- _WHAT THE TASK REQUIRES_
Format the Data records lines as a Markdown table with the columns "Row" and "Line text," starting at the line that contains "What distance separates" and ending at the last line of the Data records. Leave out blank lines.

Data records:
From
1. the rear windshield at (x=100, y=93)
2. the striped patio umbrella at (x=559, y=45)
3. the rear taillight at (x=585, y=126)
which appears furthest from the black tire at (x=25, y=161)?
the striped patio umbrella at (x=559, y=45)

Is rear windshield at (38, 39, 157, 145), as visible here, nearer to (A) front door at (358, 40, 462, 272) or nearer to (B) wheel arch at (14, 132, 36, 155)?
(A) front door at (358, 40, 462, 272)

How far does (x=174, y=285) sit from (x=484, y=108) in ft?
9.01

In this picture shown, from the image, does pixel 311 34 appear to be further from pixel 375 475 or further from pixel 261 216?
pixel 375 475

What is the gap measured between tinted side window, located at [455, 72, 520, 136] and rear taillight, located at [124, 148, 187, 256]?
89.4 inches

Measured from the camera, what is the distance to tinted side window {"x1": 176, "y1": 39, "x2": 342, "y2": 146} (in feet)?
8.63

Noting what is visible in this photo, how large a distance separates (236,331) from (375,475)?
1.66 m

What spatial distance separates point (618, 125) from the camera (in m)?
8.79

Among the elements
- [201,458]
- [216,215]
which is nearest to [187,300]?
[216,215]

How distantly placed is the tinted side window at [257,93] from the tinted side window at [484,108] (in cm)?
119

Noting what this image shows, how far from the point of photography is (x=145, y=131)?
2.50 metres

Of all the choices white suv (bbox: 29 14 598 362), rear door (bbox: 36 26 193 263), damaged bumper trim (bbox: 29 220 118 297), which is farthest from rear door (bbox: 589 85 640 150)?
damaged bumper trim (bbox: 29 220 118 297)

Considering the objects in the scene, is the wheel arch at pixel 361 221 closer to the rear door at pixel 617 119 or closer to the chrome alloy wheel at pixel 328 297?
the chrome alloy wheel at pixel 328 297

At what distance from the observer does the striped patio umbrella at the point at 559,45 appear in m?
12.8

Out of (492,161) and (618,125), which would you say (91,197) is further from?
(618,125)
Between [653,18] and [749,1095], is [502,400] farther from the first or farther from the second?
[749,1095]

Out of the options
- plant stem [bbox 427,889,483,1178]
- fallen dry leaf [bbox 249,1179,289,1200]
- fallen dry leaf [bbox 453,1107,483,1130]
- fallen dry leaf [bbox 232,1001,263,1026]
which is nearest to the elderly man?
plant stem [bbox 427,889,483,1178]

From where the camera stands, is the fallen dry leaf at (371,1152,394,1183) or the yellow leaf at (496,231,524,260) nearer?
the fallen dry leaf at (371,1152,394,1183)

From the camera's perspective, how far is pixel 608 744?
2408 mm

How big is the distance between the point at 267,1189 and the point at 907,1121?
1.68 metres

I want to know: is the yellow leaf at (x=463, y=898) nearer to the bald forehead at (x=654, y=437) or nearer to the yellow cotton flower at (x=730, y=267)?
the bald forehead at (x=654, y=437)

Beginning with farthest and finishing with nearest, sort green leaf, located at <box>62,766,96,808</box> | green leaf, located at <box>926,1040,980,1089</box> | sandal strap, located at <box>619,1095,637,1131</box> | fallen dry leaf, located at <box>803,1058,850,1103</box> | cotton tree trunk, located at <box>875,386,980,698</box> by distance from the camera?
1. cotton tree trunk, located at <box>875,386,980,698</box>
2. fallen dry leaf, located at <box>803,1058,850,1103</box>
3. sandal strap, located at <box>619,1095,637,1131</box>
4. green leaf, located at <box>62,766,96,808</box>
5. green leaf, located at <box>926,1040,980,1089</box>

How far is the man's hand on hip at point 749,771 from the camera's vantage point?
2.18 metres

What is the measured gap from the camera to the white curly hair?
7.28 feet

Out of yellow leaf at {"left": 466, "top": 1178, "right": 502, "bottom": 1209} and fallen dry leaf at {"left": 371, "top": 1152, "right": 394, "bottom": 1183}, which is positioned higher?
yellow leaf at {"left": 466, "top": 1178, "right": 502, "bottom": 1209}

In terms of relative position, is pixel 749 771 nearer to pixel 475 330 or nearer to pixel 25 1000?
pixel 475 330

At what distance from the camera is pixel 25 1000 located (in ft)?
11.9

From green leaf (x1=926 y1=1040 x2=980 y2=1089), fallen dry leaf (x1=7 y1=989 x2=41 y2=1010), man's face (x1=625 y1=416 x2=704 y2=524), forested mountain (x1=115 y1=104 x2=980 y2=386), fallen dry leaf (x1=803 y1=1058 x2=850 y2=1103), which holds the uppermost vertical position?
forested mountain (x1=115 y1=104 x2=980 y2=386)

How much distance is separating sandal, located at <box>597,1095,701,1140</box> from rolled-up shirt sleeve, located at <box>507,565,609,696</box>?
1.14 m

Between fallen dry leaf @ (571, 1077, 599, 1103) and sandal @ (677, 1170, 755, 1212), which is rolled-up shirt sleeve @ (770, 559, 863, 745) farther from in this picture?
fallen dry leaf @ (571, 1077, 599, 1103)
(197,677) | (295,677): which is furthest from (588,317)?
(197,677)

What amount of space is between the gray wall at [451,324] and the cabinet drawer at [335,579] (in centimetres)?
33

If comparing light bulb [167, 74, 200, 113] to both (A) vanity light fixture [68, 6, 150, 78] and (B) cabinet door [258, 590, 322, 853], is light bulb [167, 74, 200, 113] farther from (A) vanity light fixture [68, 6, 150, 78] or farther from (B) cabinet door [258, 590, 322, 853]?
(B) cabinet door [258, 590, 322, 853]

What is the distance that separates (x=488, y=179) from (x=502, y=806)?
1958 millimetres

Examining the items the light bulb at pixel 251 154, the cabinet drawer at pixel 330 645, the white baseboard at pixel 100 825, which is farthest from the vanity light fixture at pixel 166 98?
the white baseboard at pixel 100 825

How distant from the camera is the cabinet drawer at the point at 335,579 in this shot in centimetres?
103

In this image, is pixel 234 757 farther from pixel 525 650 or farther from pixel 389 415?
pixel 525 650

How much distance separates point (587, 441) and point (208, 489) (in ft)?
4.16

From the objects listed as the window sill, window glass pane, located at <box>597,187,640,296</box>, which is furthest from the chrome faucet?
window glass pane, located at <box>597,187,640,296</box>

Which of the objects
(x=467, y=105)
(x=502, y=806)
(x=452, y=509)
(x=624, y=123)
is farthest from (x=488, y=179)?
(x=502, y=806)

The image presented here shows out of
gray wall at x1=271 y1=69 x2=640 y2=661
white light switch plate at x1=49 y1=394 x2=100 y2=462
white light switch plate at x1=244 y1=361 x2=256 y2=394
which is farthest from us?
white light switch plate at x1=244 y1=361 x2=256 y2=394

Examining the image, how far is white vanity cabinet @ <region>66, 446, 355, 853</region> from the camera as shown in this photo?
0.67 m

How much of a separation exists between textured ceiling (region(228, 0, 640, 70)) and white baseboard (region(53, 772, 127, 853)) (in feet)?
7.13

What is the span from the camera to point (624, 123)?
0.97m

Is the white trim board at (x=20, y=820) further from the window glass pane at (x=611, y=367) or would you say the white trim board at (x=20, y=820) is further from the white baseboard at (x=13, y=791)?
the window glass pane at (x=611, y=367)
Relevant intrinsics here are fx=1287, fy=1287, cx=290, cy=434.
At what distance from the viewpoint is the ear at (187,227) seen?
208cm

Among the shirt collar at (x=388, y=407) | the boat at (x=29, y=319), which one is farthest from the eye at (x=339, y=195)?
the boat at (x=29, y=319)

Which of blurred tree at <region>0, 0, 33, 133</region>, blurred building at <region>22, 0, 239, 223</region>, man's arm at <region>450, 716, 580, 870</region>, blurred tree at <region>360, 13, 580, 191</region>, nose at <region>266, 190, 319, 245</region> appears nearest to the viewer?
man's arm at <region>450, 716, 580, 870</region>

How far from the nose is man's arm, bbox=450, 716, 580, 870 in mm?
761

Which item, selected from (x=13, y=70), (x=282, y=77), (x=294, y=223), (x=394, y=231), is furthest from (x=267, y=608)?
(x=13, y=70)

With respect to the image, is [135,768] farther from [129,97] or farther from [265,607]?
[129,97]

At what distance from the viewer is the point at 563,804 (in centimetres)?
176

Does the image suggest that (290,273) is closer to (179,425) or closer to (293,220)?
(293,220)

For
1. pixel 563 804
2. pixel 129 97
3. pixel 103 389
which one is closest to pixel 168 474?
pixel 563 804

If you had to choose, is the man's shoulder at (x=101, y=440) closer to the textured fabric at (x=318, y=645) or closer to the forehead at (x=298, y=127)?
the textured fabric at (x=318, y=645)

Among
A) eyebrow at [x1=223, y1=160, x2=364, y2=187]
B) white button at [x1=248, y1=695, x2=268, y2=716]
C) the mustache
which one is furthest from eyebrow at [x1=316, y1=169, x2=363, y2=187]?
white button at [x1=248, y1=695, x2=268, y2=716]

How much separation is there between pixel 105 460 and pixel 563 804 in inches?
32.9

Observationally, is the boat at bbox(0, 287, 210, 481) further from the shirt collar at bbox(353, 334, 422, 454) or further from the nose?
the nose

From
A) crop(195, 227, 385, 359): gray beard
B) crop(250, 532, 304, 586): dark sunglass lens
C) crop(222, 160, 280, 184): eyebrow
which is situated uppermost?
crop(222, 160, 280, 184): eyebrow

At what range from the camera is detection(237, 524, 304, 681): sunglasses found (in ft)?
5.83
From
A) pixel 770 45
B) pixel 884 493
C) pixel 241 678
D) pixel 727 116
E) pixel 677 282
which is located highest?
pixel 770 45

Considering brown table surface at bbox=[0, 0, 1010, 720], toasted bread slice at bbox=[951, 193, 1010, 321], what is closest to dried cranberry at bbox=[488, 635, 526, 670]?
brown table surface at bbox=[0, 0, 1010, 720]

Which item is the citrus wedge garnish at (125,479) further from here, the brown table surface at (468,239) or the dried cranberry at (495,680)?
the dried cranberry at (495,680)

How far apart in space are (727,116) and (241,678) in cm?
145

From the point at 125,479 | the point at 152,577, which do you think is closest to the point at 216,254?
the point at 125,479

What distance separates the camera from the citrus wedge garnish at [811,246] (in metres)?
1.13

- _ANSWER FOR THE TASK_
| Row | Line text |
|---|---|
| 1 | What distance separates the camera from the citrus wedge garnish at [811,246] (in metres)? |
| 2 | 1.13 |